Friday, March 2, 2012


Ever wanted to play a game of Tetris that isn't Tetris? Well, you've got thousands of alternatives, some of them good, some of them bad. Drops is just another game to add to the pile - though you can probably drop it in the 'good' pile. Neither extensive nor terribly attractive, Drops is, nevertheless, a damn solid experience.


There's no story to Drops, as far as I can tell, so let's just skip to the game play. You are a platform, and a dedicated platform, at that, as you've decided to prevent any of the blocks raining down from the heavens (literally) from falling into what is, presumably, an endless abyss below. Unfortunately, squares and rectangles and circles and triangles don't always FIT together, so you need to maneuver yourself in such a way that they all manage to remain more or less upright - and once they've all descended, you need to keep them stable for at least three seconds.

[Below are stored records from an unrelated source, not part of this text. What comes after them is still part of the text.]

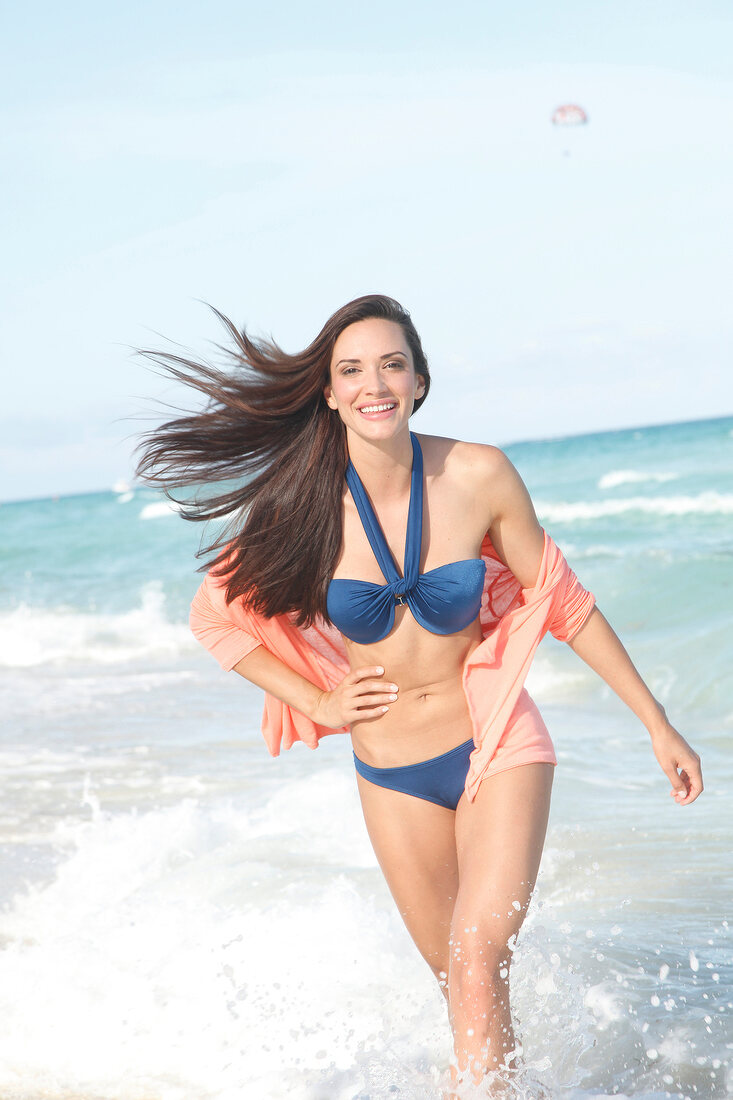 Portrait of beautiful woman wearing blue bikini and blouse standing on beach, smiling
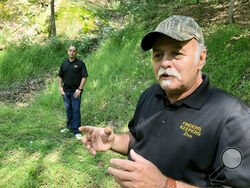 FILE - This Sept. 20, 2018, file photo, Dennis Parada, right, and his son Kem Parada stand at the site of the FBI's dig for Civil War-era gold in Dents Run, Pa. Court documents unsealed Thursday, June 24, 2021, show that an FBI agent applied for a federal warrant in 2018 to seize a cache of gold that he said had been "stolen during the Civil War" while en route to the U.S. Mint in Philadelphia. The Paradas, co-owners of the treasure-hunting outfit Finders Keepers, have said they believe the FBI found gold a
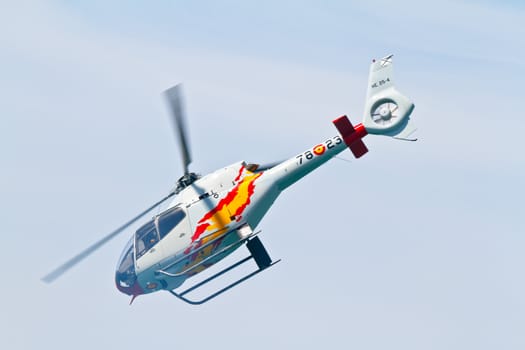 CADIZ, SPAIN-SEP 11: Helicopters of the Patrulla Aspa taking part in an exhibition on the 4th airshow of Cadiz on Sep 11, 2011, in Cadiz, Spain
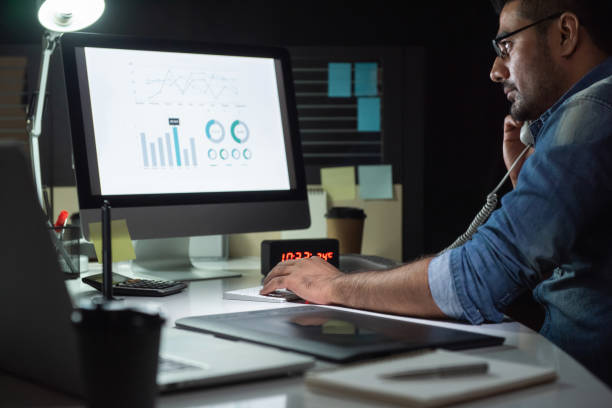 istock Asian man concentrating on working in the office at night 1354524894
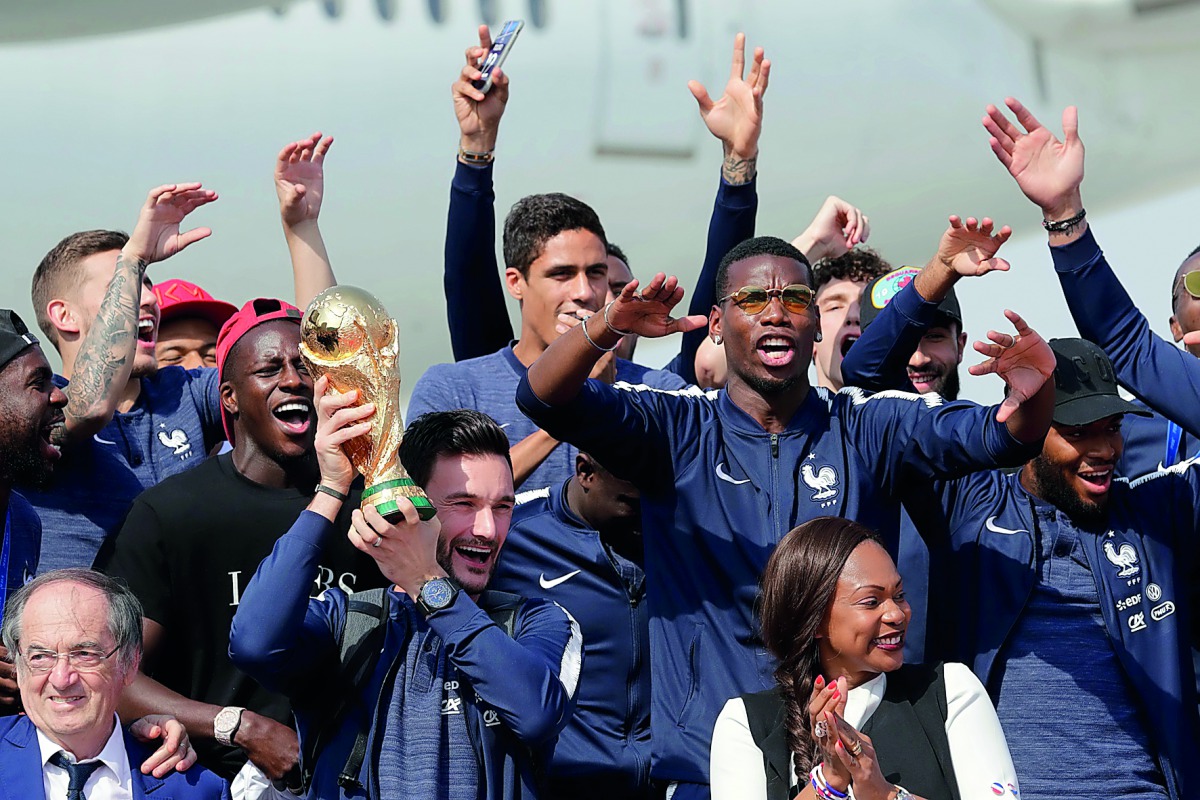 French goalkeeper Hugo Lloris holds the trophy as he celebrates with team-mates and icials upon their arrival at the Roissy-Charles de Gaulle airport in Paris yesterday, after winning the FIFA 2018 World Cup final.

Yep. Drops is a high speed puzzler. You've seen its like before - though to be fair I don't know if I've played a game where you need to balance the blocks rather than eliminating 'em. Points for turning Jenga into a computer game under a different name, after a fashion?


Couldn't be easier. Left takes the platform left, right takes the platform right. Huzzah!


Drops isn't a pretty game, but it's not an ugly game, either. I'd call it the ultimate in basic: it provides more or less the bare minimum necessary (plus some attractive clouds and rocky terrain in the background) to get by. And, in all fairness, it doesn't really need anything else. Thumbs up? Thumbs up.


Aside from the occasional Egyptian-esque theme when you complete a level and a few extra sound effects for flavour, Drops relies on rainfall and thunder for a soundtrack. I'm totally cool with that, as I love listening to thunderstorms.

Challenge Rating

Drops is a tricky game, but unlike a lot of other dropping puzzlers it's not a play-until-you-canna-play-no-more affair. There are twenty levels, each a little more difficult than the last, and though you'll screw up fairly often they're never so long that starting over is an arduous chore. Irritating, perhaps, but if you screwed up then it's your own damned fault.

I have but two complaints in terms of difficulty:

1.) Most of the later levels are fairly hard, but there are one or two that are stunningly easy. Reshuffle the order a bit, perhaps?

2.) The further you get in the game, the more you'll come across red blocks that will 'explode' upon making contact with another red block. ('Explode' because it's more of a pop and a rejection of each other than an actual explosion.) I'm fine with the mechanic itself, though every now and then the blocks would pop WITHOUT making contact with another red block. A rarity, this, but still aggravating.

Overall? Drops is pretty fair. Puzzlers should enjoy the challenge of wrestling with physics.


Drops ain't gonna blow anyone out of the water. It will, however, provide a nice, roughly twenty-minute-long diversion, and it's more than good enough to warrant a sequel or two. I approve and recommend.